We present a planner-reporter architecture for language-based task planning with vision-based task evaluations to build a closed-loop feedback system. The LLM planner takes in as input a natural language task goal embedded in a structured prompt, which instructs the LLM how to write task execution codes properly. Since the LLM is pre-trained with large amounts of text data from the internet, it acts as a powerful knowledge prior for grounding abstract concepts on colors, shapes, positions, arithmetics, etc., and imitates the prompt to output a task code. The reporter is also a multi-model LLM being able to take in images and text queries from the planner, and to return feedback including the scene discription and evaluation to the planner.
We use prompt consisting of several functional parts to instruct the LLM to output reasonable content. These parts are imports, method explanations, orientations, general requirements, task examples and question. Each part is written in Python style and should guide the LLM to get familiar with the environment where the robot performs task completion, including the way to get information from the environment, as well as the way to control the objects in the environment.
To assess the scalability and generalization of our framework across different embodiments and task setups, we conduct additional experiments using the CALVIN and Franka Kitchen benchmarks. The average success rates for individual subtasks are presented in Table \ref{tab:scalability}. The results show that our default dual-tunnel DAHLIA setup consistently outperforms its planner-only variation (DAHLIA GPT-4o-miniP), demonstrating the effectiveness of its closed-loop feedback mechanism in improving execution reliability. Our framework achieves 100% success in most tasks, including lift block, open drawer, open slide door, kettle, and slider cabinet, while also surpassing the planner-only model in complex tasks requiring precise coordination, such as rotate block (+4%) and turn on switch (+4%) in CALVIN, as well as top burner (+6%) and bottom burner (+8%) in Franka Kitchen. Notably, the planner-only model may struggle in tasks requiring highly accurate task planning and fine-grained manipulation motions. For example, in the "top burner" and "bottom burner" tasks in Franka Kitchen, the robot must accurately reach the correct rotary knob and rotate it counterclockwise by 45 degrees to activate the corresponding burner. Errors in task planning or dexterous execution—such as selecting the wrong switch or rotating in the wrong direction—can lead to complete task failure. In such cases, closed-loop feedback in the dual-tunnel plays a critical role by detecting and correcting execution errors, enabling the planner to refine its actions and complete the global task plan. The performance gap between the two DAHLIA variations is relatively small, as both employ temporal abstraction and CoT-based task planning, ensuring efficient long-horizon primitive execution. However, the closed-loop feedback mechanism can enhance robustness, allowing for error correction and ensuring greater stability in complex environments. These results further validate DAHLIA's robust execution and adaptive reasoning capabilities, demonstrating its ability to generalize across diverse tasks and embodiments.

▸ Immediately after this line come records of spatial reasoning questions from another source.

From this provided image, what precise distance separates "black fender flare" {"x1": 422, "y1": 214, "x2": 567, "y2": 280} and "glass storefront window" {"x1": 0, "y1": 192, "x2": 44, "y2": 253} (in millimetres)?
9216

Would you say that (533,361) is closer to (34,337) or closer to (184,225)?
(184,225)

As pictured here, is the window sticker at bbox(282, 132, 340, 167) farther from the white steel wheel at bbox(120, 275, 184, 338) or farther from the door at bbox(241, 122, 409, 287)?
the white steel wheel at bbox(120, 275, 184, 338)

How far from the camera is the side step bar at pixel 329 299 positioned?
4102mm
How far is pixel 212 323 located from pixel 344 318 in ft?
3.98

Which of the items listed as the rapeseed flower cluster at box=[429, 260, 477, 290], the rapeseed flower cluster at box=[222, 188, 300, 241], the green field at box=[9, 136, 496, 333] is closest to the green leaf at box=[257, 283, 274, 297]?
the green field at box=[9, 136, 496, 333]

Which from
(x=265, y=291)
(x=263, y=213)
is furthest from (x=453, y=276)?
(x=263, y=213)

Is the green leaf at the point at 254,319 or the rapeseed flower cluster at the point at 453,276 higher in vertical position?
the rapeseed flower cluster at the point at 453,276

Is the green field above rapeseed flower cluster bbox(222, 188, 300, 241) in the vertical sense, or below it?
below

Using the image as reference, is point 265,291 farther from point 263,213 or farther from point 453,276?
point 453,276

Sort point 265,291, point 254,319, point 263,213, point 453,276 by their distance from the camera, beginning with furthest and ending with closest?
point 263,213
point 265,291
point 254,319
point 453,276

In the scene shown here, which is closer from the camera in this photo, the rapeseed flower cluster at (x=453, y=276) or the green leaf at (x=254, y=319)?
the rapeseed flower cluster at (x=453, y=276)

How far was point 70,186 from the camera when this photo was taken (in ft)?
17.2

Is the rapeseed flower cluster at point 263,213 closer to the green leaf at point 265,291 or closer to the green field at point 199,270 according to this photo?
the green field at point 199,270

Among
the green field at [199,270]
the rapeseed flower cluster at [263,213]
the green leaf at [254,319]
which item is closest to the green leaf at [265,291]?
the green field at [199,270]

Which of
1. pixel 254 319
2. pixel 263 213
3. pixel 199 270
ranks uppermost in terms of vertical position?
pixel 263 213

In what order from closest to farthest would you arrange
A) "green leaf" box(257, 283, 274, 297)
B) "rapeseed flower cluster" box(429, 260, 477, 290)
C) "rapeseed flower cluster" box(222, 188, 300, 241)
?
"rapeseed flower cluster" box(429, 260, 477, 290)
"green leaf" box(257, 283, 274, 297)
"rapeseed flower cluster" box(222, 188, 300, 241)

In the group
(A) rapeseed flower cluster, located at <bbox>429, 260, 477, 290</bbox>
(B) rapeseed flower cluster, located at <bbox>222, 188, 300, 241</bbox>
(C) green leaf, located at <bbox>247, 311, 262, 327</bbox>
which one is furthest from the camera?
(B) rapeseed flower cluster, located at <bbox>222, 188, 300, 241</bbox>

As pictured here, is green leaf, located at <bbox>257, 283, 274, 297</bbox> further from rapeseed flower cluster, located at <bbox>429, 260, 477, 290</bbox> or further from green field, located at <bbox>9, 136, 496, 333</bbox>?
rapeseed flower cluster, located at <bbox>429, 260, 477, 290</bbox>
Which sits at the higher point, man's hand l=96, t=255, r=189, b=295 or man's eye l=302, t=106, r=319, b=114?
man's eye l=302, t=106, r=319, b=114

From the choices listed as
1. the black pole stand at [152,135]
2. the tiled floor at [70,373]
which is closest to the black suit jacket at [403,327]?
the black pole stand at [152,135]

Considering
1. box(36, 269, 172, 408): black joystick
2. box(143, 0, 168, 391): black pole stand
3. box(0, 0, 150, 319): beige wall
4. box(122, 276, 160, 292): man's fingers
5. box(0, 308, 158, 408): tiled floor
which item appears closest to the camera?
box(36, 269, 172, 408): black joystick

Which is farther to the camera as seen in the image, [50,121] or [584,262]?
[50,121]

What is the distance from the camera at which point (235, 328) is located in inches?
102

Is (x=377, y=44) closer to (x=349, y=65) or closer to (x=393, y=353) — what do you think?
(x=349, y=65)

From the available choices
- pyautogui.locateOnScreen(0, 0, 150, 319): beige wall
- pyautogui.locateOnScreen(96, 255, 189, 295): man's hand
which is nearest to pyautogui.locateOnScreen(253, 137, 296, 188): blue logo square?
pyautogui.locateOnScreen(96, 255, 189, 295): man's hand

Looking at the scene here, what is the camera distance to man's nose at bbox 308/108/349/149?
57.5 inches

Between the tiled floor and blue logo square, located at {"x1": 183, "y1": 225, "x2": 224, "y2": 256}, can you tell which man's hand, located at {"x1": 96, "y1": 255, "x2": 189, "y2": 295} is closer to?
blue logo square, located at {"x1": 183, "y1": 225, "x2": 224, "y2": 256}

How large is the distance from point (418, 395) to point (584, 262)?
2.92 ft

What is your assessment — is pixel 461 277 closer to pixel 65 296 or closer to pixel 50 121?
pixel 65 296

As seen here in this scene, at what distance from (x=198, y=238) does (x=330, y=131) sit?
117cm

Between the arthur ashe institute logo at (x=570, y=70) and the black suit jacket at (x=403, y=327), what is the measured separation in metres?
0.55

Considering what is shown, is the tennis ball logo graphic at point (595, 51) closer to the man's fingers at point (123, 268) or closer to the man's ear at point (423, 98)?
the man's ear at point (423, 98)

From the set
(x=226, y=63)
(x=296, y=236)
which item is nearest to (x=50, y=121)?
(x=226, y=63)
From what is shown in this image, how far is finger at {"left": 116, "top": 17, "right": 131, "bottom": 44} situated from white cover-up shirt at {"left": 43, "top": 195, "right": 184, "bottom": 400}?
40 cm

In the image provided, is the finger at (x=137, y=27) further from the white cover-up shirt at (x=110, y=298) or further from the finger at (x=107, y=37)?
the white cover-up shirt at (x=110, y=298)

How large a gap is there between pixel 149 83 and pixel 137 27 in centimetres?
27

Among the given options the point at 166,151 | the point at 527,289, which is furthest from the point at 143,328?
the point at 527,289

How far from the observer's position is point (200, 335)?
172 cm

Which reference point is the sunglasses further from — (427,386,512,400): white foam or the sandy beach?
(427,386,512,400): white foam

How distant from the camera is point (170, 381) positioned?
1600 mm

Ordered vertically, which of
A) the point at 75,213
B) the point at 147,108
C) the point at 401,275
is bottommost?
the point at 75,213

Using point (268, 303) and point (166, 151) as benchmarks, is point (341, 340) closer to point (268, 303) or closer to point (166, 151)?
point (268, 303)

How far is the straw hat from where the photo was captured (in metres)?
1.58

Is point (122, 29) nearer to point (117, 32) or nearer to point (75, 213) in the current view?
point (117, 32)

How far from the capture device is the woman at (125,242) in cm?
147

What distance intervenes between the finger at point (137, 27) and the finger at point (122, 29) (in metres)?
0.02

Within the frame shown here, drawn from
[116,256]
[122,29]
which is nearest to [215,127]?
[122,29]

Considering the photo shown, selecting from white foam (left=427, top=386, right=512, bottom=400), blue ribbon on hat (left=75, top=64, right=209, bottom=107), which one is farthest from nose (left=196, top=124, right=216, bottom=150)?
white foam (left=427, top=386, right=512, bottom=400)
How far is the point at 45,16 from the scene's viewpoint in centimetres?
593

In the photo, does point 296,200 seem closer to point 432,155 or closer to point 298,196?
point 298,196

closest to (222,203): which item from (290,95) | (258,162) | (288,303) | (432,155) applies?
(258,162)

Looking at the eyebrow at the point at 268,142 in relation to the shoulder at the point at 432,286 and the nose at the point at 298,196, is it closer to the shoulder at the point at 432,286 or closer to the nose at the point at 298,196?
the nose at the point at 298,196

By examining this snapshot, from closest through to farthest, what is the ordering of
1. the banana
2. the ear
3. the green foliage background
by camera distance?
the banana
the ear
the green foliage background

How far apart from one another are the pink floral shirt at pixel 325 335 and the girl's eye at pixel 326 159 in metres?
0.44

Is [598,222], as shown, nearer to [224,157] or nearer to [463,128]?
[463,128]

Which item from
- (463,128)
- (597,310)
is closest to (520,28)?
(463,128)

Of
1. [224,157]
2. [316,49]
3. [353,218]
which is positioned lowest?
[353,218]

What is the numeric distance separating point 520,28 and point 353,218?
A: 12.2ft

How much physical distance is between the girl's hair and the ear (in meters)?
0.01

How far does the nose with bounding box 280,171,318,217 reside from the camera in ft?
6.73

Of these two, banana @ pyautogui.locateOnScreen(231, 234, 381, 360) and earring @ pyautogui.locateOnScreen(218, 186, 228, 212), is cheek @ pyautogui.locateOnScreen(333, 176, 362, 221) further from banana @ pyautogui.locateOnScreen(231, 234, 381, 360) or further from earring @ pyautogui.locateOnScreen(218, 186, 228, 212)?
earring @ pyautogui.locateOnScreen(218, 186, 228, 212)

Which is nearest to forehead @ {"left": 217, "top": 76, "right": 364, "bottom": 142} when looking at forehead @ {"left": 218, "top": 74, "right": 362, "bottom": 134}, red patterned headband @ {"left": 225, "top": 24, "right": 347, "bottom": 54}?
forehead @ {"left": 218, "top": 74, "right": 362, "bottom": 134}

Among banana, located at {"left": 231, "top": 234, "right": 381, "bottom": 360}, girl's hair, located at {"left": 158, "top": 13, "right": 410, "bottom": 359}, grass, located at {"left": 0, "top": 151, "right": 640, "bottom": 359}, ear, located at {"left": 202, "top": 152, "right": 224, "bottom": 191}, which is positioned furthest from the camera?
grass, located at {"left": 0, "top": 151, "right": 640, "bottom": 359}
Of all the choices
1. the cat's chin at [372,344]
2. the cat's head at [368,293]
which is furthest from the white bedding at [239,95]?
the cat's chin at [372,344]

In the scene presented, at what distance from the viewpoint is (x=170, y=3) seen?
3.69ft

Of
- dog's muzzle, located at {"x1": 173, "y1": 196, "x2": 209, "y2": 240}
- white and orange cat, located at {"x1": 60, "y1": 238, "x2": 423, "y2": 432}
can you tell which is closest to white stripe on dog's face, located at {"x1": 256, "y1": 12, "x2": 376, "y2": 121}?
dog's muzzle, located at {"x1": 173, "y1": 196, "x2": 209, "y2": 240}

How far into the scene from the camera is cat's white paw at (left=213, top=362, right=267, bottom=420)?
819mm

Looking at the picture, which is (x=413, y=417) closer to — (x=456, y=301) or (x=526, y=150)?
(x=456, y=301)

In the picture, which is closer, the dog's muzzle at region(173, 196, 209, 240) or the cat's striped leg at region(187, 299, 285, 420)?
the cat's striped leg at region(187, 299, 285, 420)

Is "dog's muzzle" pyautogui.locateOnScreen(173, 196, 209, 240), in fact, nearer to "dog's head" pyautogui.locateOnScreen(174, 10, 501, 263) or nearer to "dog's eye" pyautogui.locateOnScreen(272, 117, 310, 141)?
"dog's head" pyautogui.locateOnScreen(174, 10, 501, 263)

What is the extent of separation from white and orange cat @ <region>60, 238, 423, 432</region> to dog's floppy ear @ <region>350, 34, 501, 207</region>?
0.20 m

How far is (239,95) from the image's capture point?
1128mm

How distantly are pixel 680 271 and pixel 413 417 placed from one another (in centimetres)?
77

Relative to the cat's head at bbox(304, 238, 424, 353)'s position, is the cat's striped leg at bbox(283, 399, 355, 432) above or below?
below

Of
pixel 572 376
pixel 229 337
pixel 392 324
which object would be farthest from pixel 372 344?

CALVIN Tasks | †DAHLIA (GPT-4o-miniP) | DAHLIA (Ours) |
---|---|---|
lift block | 100 | 100 |
rotate block | 94 | 98 |
turn on switch | 96 | 100 |
open slide door | 100 | 100 |
open drawer | 100 | 100 |
overall | 98.00 | 99.60 |
Franka Kitchen Tasks | †DAHLIA (GPT-4o-miniP) | DAHLIA (Ours) |
microwave | 98 | 100 |
kettle | 100 | 100 |
light | 98 | 100 |
top burner | 90 | 96 |
bottom burner | 90 | 98 |
slider cabinet | 100 | 100 |
hinge cabinet | 96 | 98 |
overall | 96.00 | 98.86 |
P indicates the Planner model. † indicates the framework barely uses a Planner-only tunnel for open-loop control without the Reporter.